→ **PASSAGE TO READ**
══════════

How to Apply Data-centric AI Mindset to Text Classification Problems?

Mastering the customer complaint classification using various data-centric Python packages and AI tricks

9 min readJun 22, 2023

If you were opening a steak house, you would want to serve the customers the most flavorful steak for dinner. Naturally, you would be concerned about the cooking equipment — whether the frying pan has a thick base and non-stick coating. However, you probably wouldn’t put all your effort and time into choosing the perfect pan.

Similarly, in machine learning, finding the best model isn’t the sole target when providing business solutions. You would:

Concern picking which steak — ribeye? T-bone? (the appropriate dataset)
Consider how to season the steak — with sea salt, or ground pepper? (data engineering process)
Spend lots of time on how to cook better and innovate with the recipes (error analysis)
Design how to cook steaks with consistent quality at an industrial scale (MLOPs).

Machine Learning from Hype to Reality

Building state-of-the-art models is fantastic as it leverages the knowledge from the algorithms research side. However, creating business value from machine learning on the applied side is an entirely different discipline.

Many of the challenges of applying AI in the real world stem from the imperfections in the data.

The cruel reality may include:

scarce data, with fewer than 5000 examples
data bias, meaning unclear data lineage and inaccurate representativeness over the entire population
noisy data, such as class imbalance, outliers, skewed distribution, and missing/ duplicated data

Data isn’t magic and cannot guarantee that we’ll obtain anything useful from it. If we ignore the extent of insights provided by the existing data and jump straight into the model development, there is a risk of “garbage in, garbage out”. That means, getting poor results even with the fancy model. To ensure we get the most relevant, diversified, and random examples to the model, incorporating a data-centric AI approach is a noteworthy choice. Though collecting more data often helps, it is usually an expensive and cumbersome task. Hence, we should focus on enhancing the data quality.

Improve Data Iteratively with a Fixed Model

When it comes to machine learning problems, I typically follow these steps for applying data-centric AI techniques:

1. Profile the data to identify any imperfections

2. Clean out any dirty data

3. Train using an easy-to-implement model

4. Conduct error analysis to focus on a subset of data/ edge cases

5. (Iteratively) Improve the data through augmentation, annotation, and further pre-processing, then retrain with the same model

The data-centric approach goes beyond mere data preprocessing. It requires iteratively analyzing the prediction/ classification gap, and improving the dataset through trial-and-error with a growth and creativity mindset.

The winners of the data-centric AI competition held by Andrew Ng, Chairman, and Co-founder of Coursera, have widely shared their strategies and techniques for improving handwriting datasets (here and here). A handful of experts are also shifting their focus toward publishing more innovative ideas and developing various tools for data-centric AI.

══════════

→ **DATA EXTRACT**
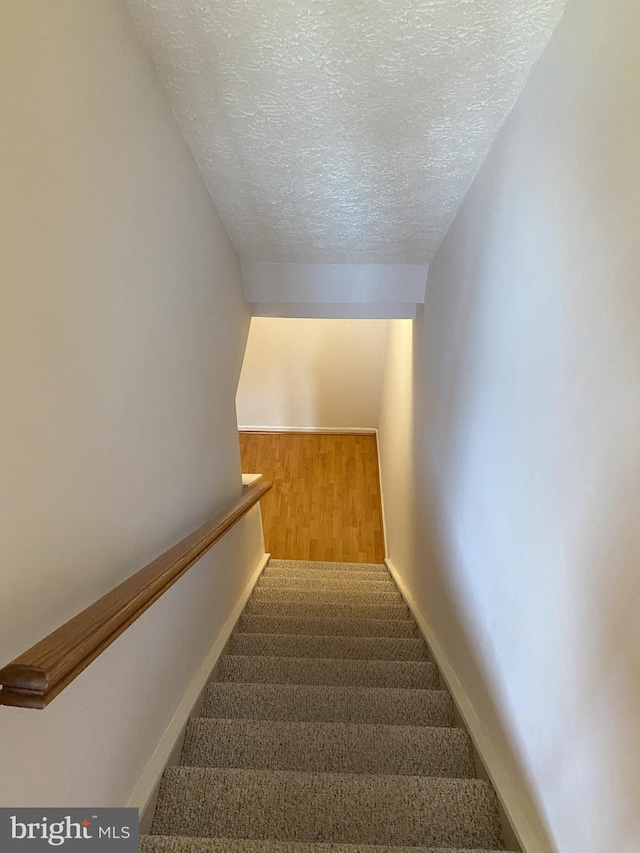 staircase featuring a textured ceiling, carpet floors, and baseboards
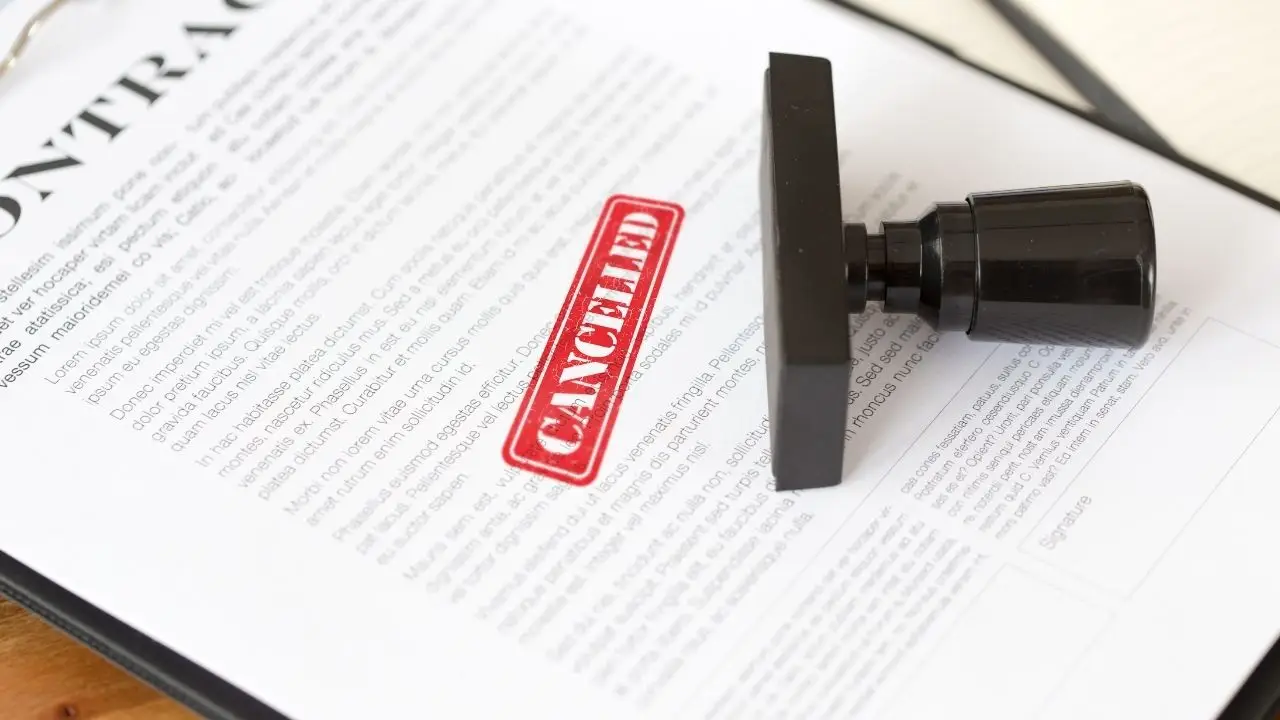 Cancelled medical malpractice insurance document with red stamp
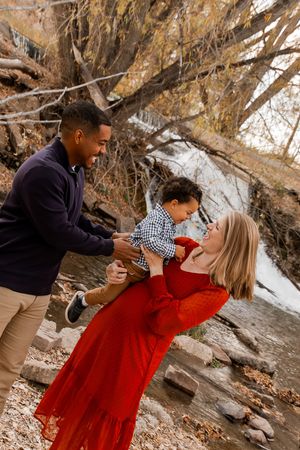 A family embraces and laughs together under autumn trees with fallen leaves.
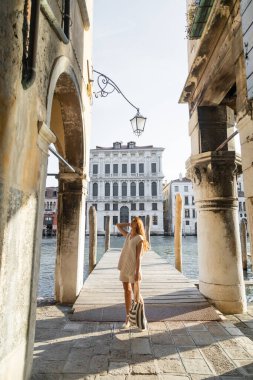 Venedik 'teki Büyük Kanal ve antik binaların yanında çizgili çantalı bir kadın.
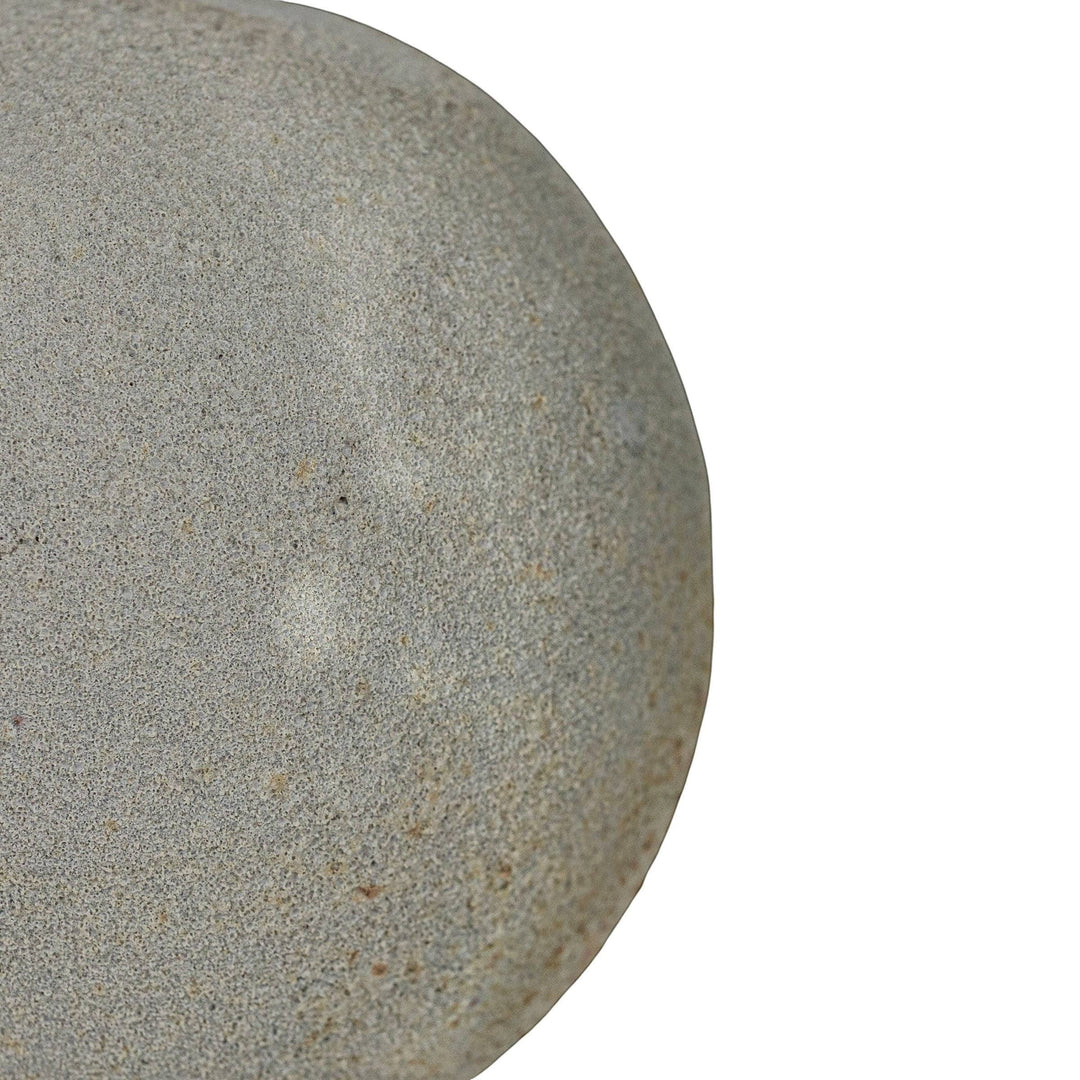 Chic Collective coastal gray textured terracotta deco ball with a sandy, stone-like finish.
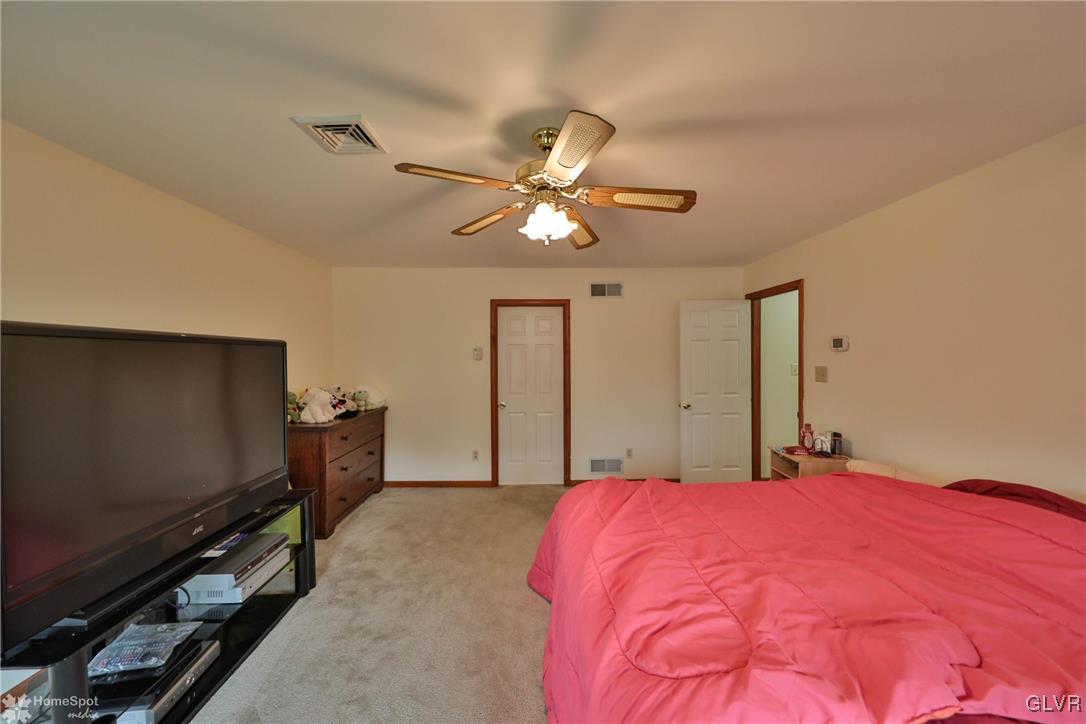 517 Roberts Road Nazareth, PA 18064 - Photo 41 of 50 a bedroom with a bed and a chandelier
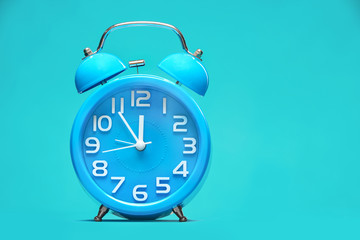 Blue round retro alarm clock on a blue background in the studio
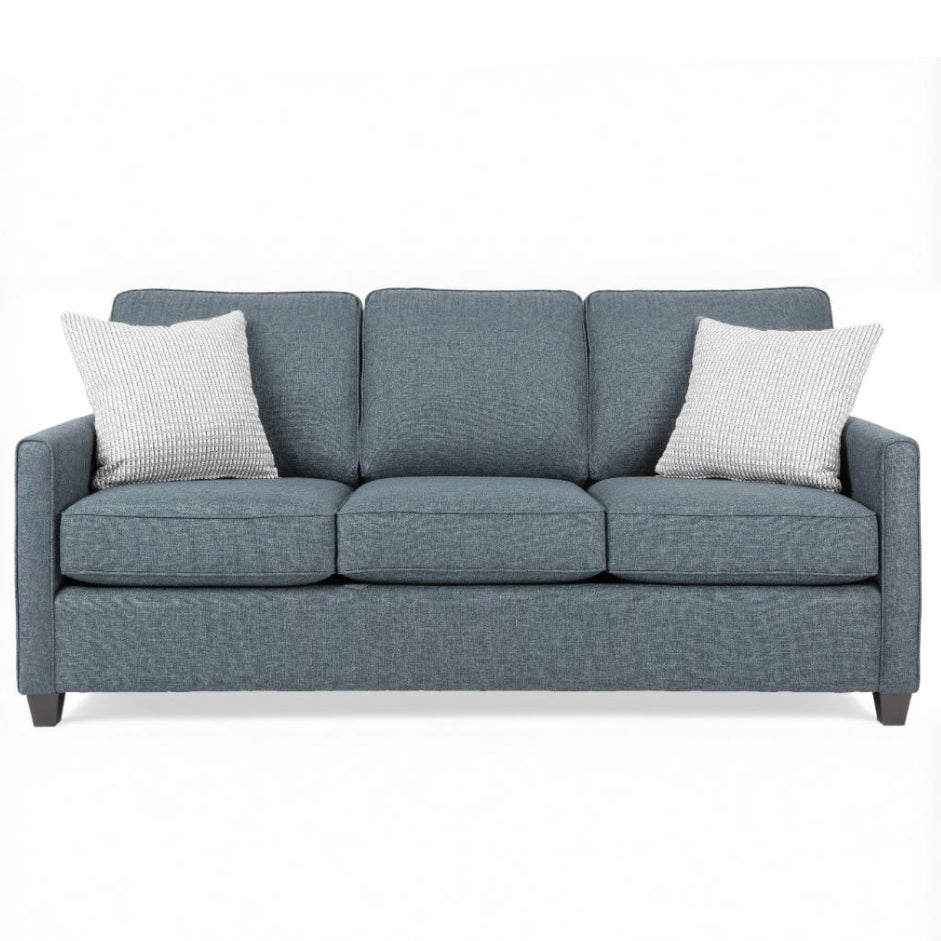 Blue queen sofa sleeper with two pillows on a white background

══════════

→ **REQUIREMENT 1**
In the data-centric AI article, how many examples does a dataset have when it counts as scarce data?
→ **REQUIREMENT 2**
Carry on the data-centric AI article from its last sentence.
The entries are separate from the data-centric AI article.

→ **TASK RESPONSE 1**
Fewer than 5000 examples.

→ **TASK RESPONSE 2**
To extend this topic further at a different angle, I would like to demonstrate how to systematically adopt the data-centric approach on a textual dataset, with the leverage of Python packages.

Text Classification Problem Overview

Plenty of consumer complaints were constantly received across various renowned organizations (e.g. Equifax) in the financial sector. They were made across various products and services, including credit reports, student loans, money transfers, etc. To streamline the complaint handling process, we need to apply machine learning to classify the complaint narratives into one of the products/ services categories.

The dataset that we will be working on is in Kaggle.

Data Profiling & Data Cleansing

We can initially perform a low-code Exploratory Data Analysis (EDA) by using the ydata-profiling package:

It produces an HTML/ JSON report, which includes the overview section (e.g. unveil the data distribution and visualizations) and the alert section (e.g. highlight potential data quality issues).

1. Overview section

Data distribution (after skipping the missing data)

Complaints distribution (Image by author)

This dataset is quite imbalanced, with over half of the customer complaints belonging to the top 3 product categories out of 18. We are uncertain if the skewed class proportions in the dataset accurately reflect the complaint distribution in real-life. Additionally, the classification performance of minority groups can be questionable.

Word cloud

It is not surprising that the common stop words like “the” and “and” appeared most frequently in the source complaints. However, an interesting observation is that the word “XXXX” has the highest frequency. This is a dummy word that could negatively impact model performance too.

Complaint example with the highest occurrence

Complaint narrative: “There are many mistakes appear in my report without my understanding.”

Product categories it belongs to: “Credit reporting, credit repair services, or other personal consumer reports” and “Debt collection”

2. Alert section

Missing data: This accounts for approximately 70% of the dataset, leaving only around 380k data that can be used for classification.
Duplicated data: Around 95% of data are of unique values, while the remaining value is duplicated.

Model Preprocessing & Training

I used Term Frequency and Inverse Document Frequency (TF-IDF), a standard pre-processing technique in natural language processing (NLP). It provides a list of word frequency scores and highlights words that appear commonly in the complaint narrative but less often in other documents. For example, “loan” and “home” could be important words in the complaint narrative for the product category “mortgage”.

After preprocessing the text, I applied the Multinomial Naive Bayes classifier (MNB) to train the model. MNB is a probabilistic learning method based on the Bayes theorem, which is a conditional probability formula that you might have learned in secondary education. By using this algorithm, we can calculate the probability of each product category for a given complaint narrative, and output the product category with the highest probability.

You may doubt whether we should pick word embedding or TF-IDF for preprocessing, and whether to choose a deep learning model (such as transformer) or MNB. It is completely acceptable to use any processing & training strategy as a starting point. Here we only aim to set the baseline performance, they are chosen due to two simple reasons — easy to implement and have a low computation cost.

Error Analysis

We analyzed the baseline performance using the widely recognized Python package scikit-learn:

This summarises the model’s performance with precision, recall, and F1-score for both individual labels and the global level in the classification report.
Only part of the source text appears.